Task item. Once the line containing "phylum: Chordata" is found, please copy it and all lines after it through the end of the records, exactly, leaving out pictures.
━━ Data excerpts ━━
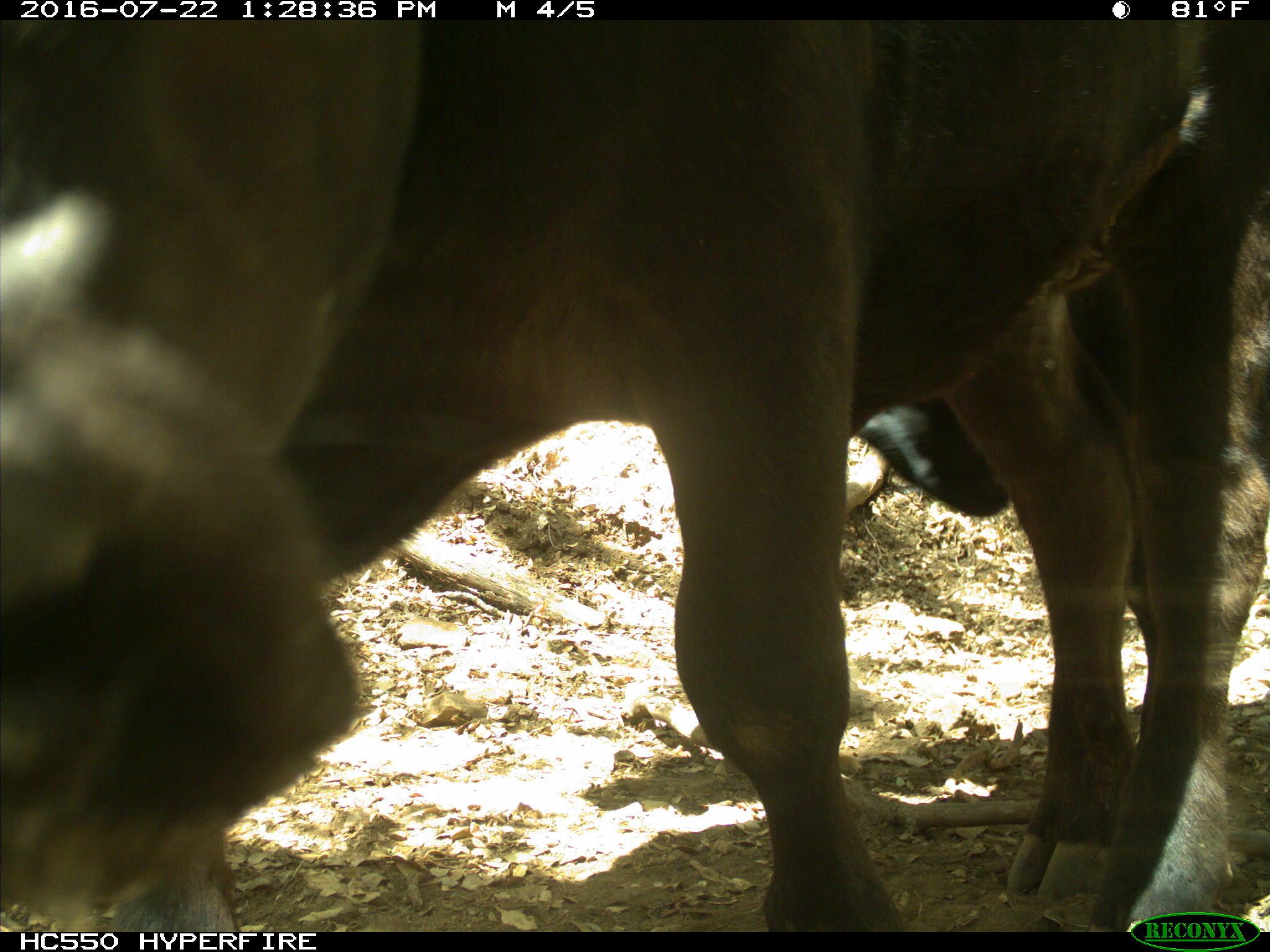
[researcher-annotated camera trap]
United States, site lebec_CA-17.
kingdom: Animalia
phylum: Chordata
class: Mammalia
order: Artiodactyla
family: Bovidae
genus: Bos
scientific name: Bos taurus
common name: domestic cow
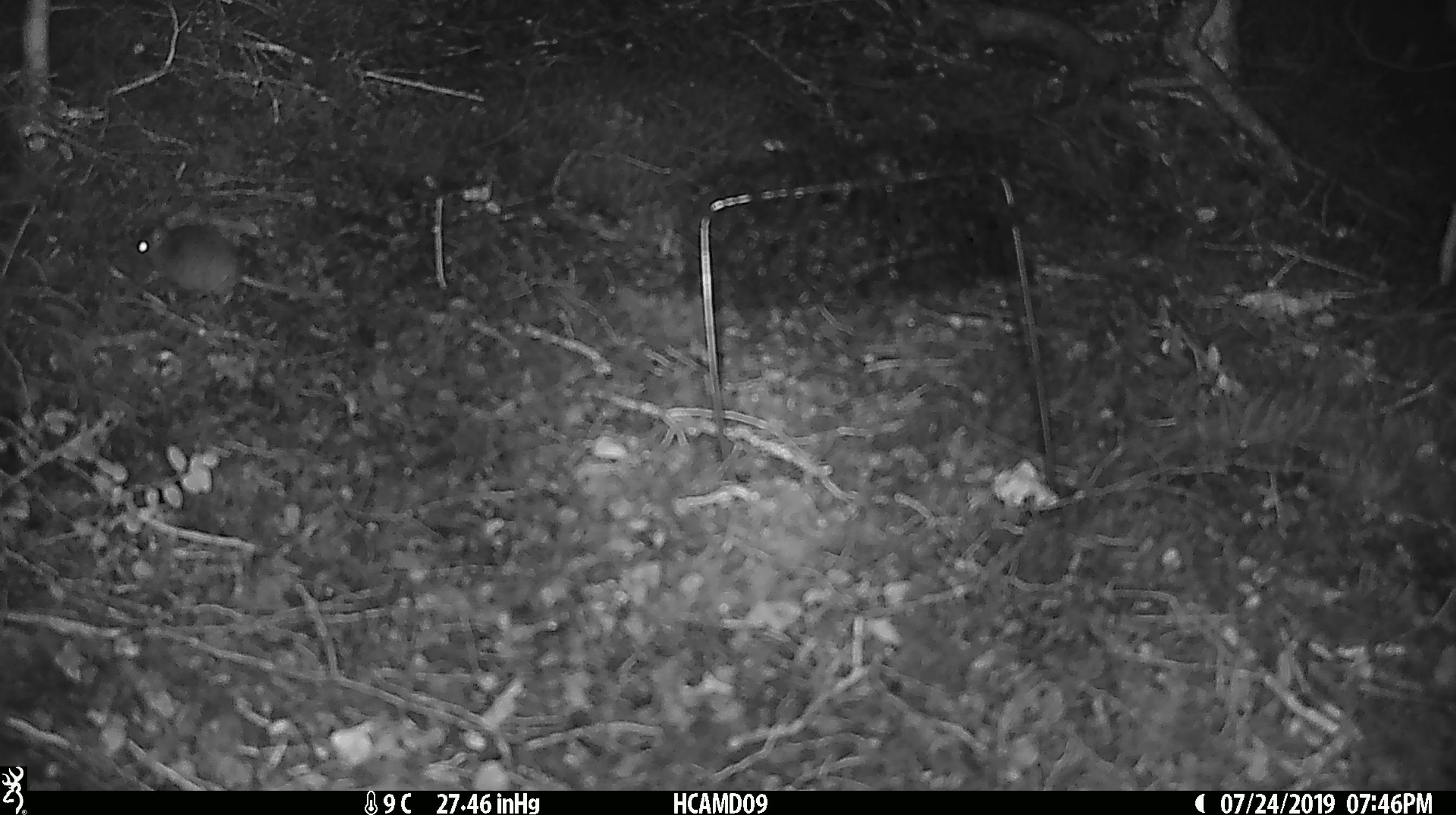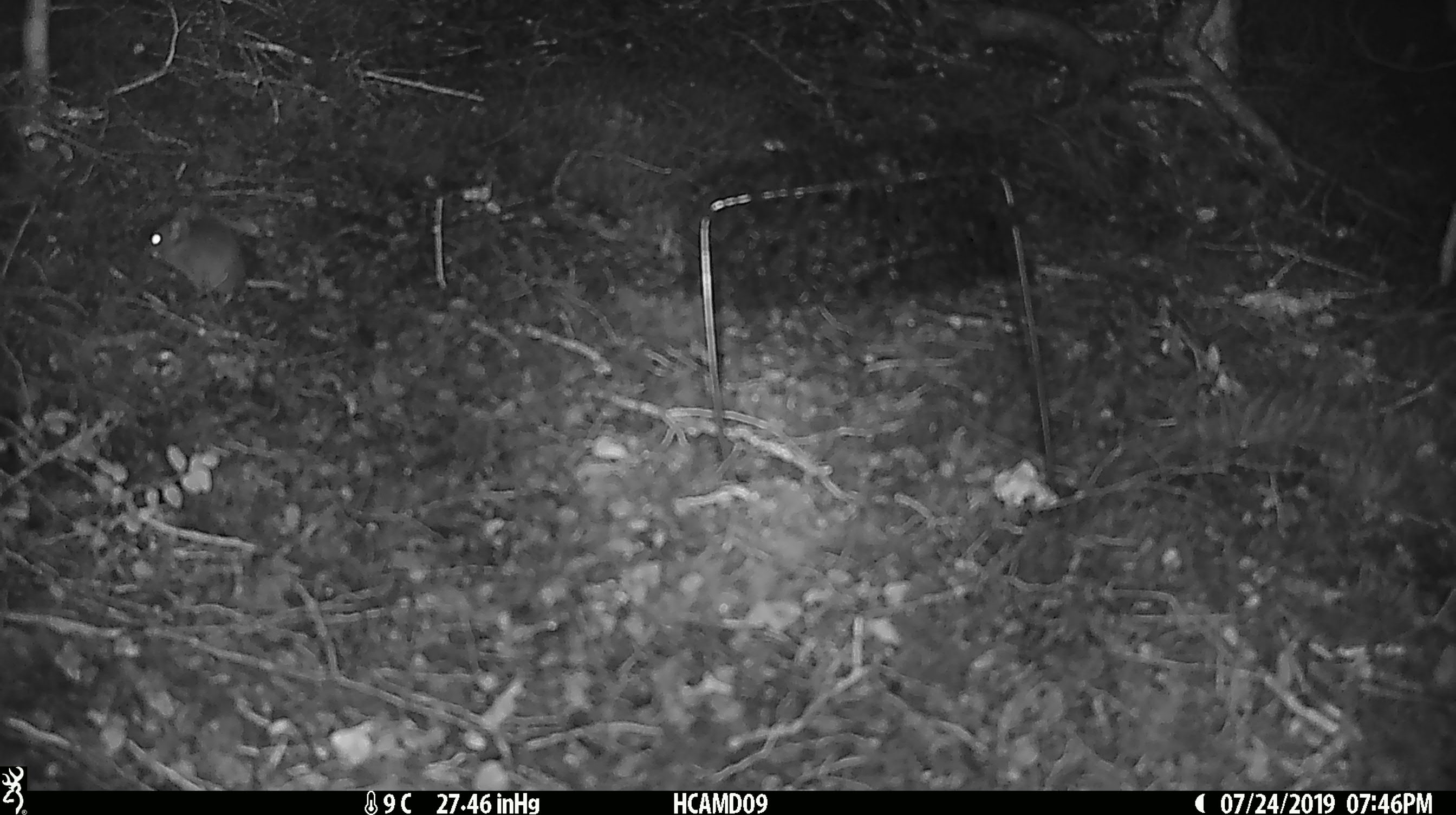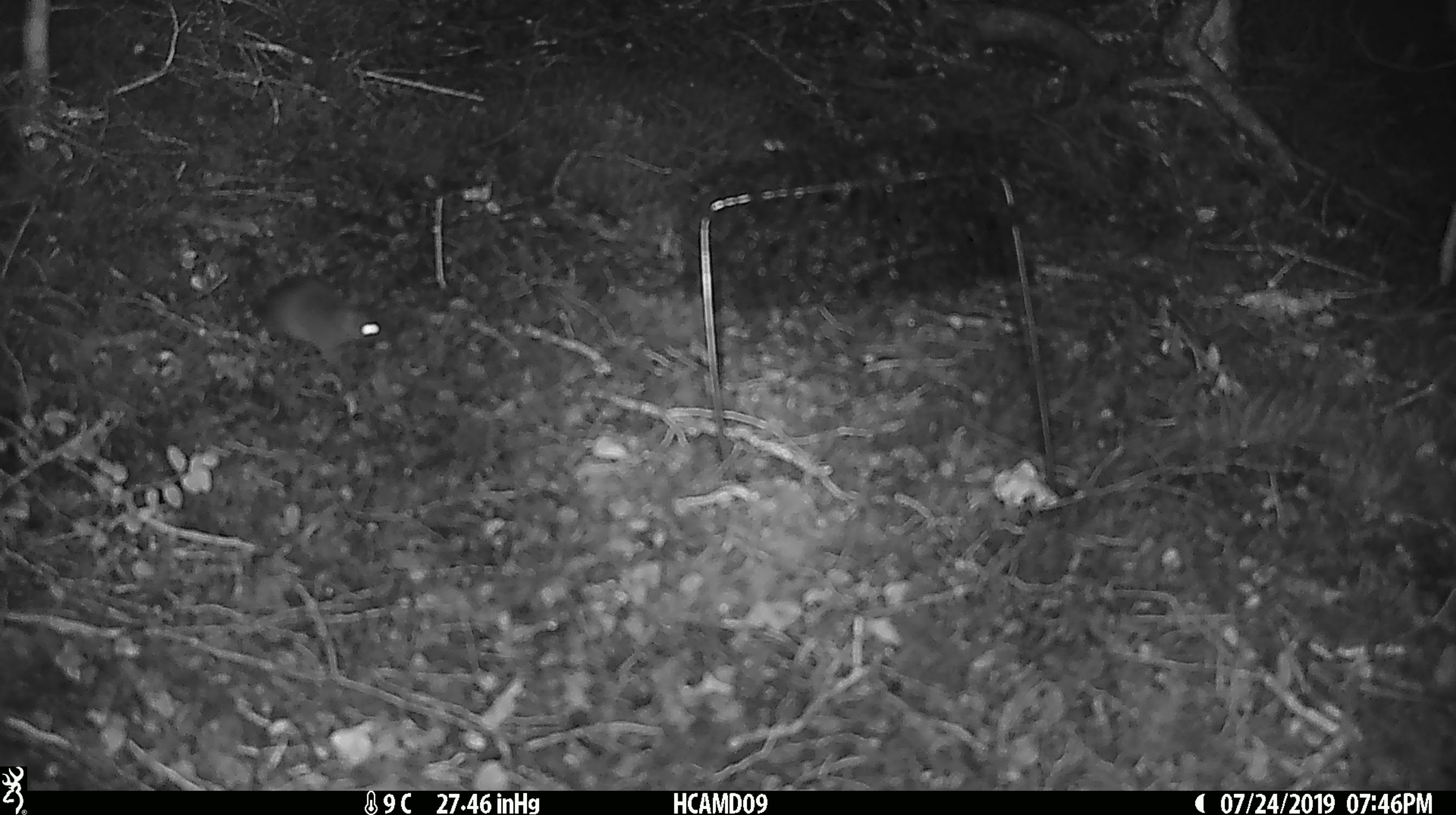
━━━
Output for this task.
phylum: Chordata
class: Mammalia
order: Artiodactyla
family: Bovidae
genus: Bos
scientific name: Bos taurus
common name: domestic cow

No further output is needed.